-- START Passage to read --

Right to Erasure & Data Portability

Implement user data rights: deletion and export on demand

TL;DR

GDPR Article 17 (Right to Erasure): User can request deletion; you must delete within 30 days. Exceptions: legal obligations (contracts, audits), fraud investigation, retention policies. Article 20 (Data Portability): User can request export in portable format (JSON, CSV); you must provide within 30 days. Challenges: cascading deletes (user delete → related orders, comments), backups (data lives in backups after deletion), derived data (user ID in analytics tables). Build deletion as first-class feature, not afterthought. Track data lineage to enable complete deletion. Maintain audit trail of all deletions.

Learning Objectives

By the end of this article, you will understand:

GDPR right to erasure and right to data portability
How to implement deletion workflows at scale
Handling cascading deletes across systems
Data export formats and compliance
Backups and disaster recovery implications
Legal holds that override erasure requests
Audit trails for deletion verification

Motivating Scenario

User requests deletion under GDPR. Your process: 1) Delete from user table, 2) Done. But user ID appears in orders, comments, reviews, analytics events, backups. A compliance audit finds orders still linked to deleted user—you fail. Correct approach: 1) Mark user for deletion, 2) Delete from all tables (orders, cascade), 3) Delete from analytics (remove user_id from events), 4) Schedule backup deletion, 5) Verify deletion propagated, 6) Maintain audit log. 30 days later, prove user data gone.

Core Concepts

Data Deletion Workflow: Cascading and Archival

User rights:

Request deletion of personal data
Organization must delete within 30 days
No fee for deletion request

Exceptions (legitimate reasons to retain):

Legal obligation (contract, audit trail, tax law)
Fraud investigation (suspicious deletion request)
Public interest (news archives)
Consent not withdrawn (user consented to different purpose)
Legal hold (litigation pending)

User rights:

Request export of personal data
Format: commonly used, portable (JSON, CSV, XML)
Machine-readable (not PDF scan)
Provided within 30 days

Includes:

All directly provided data (profile, settings, content)

-- END Passage to read --
-- START Data lines --

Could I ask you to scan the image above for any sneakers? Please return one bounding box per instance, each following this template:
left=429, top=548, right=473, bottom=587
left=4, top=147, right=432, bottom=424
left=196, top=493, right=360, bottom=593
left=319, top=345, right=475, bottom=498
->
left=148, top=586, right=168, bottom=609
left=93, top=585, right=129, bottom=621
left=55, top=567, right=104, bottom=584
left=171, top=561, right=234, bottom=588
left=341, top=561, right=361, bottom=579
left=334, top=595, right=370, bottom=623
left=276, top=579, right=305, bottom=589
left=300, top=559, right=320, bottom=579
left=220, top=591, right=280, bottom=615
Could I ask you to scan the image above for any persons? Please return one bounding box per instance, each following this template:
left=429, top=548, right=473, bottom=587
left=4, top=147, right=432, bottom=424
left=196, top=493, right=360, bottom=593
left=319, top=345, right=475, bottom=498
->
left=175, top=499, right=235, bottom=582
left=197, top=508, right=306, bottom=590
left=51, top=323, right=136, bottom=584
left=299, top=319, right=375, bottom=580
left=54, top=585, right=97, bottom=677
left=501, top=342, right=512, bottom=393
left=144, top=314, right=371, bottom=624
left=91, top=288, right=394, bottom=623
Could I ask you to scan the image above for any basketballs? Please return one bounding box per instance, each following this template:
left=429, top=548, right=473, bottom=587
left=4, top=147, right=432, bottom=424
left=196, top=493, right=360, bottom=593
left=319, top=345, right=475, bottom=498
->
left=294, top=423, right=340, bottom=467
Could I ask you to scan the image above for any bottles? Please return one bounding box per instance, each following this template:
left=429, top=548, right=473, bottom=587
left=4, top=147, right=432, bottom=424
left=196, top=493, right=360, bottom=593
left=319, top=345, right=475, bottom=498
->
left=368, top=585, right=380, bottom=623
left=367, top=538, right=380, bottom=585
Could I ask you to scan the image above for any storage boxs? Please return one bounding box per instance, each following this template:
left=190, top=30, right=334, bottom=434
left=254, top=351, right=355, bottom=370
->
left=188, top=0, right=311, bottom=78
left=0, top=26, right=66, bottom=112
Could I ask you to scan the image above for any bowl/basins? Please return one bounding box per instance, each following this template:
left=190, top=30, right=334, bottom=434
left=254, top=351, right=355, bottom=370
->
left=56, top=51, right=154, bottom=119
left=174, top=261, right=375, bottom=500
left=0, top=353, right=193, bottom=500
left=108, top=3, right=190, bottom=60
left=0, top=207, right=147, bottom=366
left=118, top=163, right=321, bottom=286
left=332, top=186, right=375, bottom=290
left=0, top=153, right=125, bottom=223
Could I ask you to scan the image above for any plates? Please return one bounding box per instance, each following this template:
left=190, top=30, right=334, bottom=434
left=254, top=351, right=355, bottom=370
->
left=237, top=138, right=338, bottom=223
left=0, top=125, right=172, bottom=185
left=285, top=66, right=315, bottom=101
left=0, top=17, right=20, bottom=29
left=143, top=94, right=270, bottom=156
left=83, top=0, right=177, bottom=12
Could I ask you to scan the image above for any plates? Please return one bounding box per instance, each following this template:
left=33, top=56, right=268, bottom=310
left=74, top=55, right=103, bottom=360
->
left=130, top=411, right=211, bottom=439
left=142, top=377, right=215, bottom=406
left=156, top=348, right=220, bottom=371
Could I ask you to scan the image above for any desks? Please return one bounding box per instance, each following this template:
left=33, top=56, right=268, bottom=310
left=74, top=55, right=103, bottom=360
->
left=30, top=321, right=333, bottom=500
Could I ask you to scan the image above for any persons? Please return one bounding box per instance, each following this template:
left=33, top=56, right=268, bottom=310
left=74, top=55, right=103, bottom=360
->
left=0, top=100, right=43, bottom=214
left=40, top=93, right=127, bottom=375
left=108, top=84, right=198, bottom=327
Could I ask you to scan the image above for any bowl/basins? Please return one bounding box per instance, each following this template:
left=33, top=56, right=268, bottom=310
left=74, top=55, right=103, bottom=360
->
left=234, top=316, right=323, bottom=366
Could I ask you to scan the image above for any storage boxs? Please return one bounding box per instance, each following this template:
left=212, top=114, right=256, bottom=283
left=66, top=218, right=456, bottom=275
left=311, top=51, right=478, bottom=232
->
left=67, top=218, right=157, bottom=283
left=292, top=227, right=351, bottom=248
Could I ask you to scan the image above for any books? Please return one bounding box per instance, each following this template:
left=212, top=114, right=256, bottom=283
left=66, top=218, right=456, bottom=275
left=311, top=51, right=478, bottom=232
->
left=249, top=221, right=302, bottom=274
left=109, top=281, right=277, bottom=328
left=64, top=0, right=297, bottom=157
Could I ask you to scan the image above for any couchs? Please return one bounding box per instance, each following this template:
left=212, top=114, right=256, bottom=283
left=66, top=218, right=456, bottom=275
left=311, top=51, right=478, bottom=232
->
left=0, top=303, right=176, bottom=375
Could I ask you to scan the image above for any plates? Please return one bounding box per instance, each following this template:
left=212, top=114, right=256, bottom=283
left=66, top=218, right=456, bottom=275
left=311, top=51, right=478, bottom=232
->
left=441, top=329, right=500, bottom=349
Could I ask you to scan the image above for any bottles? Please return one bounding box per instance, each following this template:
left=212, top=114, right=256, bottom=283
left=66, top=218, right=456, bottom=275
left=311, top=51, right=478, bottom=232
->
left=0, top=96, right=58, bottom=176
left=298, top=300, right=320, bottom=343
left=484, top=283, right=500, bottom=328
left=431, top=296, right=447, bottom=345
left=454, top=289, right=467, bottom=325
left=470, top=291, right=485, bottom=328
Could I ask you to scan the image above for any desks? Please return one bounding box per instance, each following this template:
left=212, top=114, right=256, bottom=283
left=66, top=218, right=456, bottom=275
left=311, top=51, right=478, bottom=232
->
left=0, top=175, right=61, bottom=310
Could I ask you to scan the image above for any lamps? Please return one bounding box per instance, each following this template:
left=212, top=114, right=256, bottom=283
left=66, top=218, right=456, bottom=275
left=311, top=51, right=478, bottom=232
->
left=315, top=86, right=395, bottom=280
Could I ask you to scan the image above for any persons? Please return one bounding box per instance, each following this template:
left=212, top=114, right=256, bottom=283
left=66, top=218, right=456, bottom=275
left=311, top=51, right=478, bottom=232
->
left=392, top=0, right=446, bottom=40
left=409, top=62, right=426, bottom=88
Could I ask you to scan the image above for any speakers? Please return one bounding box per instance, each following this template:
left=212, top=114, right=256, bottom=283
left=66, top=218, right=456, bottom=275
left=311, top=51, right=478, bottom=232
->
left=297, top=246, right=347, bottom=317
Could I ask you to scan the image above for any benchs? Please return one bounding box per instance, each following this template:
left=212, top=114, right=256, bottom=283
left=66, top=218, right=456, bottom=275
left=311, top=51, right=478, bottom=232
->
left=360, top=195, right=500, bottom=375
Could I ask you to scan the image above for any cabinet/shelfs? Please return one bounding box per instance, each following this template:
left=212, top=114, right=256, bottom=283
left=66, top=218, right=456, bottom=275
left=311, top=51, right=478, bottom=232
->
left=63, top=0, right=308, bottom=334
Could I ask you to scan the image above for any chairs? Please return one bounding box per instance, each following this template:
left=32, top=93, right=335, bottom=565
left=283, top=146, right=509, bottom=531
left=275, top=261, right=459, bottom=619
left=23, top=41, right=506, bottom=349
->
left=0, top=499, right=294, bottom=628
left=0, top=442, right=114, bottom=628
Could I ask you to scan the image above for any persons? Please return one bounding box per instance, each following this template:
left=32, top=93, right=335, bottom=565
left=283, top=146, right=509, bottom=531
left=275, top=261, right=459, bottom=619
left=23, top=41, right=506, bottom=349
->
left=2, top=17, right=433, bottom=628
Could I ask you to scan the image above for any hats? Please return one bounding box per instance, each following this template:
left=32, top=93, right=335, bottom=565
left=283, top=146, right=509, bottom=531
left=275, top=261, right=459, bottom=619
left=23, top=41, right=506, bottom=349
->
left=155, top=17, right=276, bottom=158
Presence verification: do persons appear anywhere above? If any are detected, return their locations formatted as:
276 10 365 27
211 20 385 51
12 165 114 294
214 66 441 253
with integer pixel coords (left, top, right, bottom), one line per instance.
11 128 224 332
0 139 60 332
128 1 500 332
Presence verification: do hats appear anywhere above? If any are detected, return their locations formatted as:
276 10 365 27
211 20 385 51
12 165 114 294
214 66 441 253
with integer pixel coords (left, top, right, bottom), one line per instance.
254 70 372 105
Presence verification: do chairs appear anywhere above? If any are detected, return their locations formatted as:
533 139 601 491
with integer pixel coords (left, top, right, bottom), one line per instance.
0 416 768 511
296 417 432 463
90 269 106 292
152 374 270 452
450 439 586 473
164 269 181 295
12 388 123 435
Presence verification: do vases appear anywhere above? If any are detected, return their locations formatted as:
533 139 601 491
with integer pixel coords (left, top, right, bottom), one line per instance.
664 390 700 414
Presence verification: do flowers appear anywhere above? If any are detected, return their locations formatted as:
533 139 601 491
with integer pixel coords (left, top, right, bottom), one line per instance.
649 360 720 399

-- END Data lines --

▶ _Task list_
• A. From the article on erasure and data portability, reproduce everything from "Legal hold (litigation" down to "(not PDF scan)".
• B. Translate this sentence from the article on erasure and data portability into German: "Track data lineage to enable complete deletion."

▶ _Answers given_
• A.
Legal hold (litigation pending)

User rights:

Request export of personal data
Format: commonly used, portable (JSON, CSV, XML)
Machine-readable (not PDF scan)

• B. Verfolgen Sie die Datenherkunft, um eine vollständige Löschung zu ermöglichen.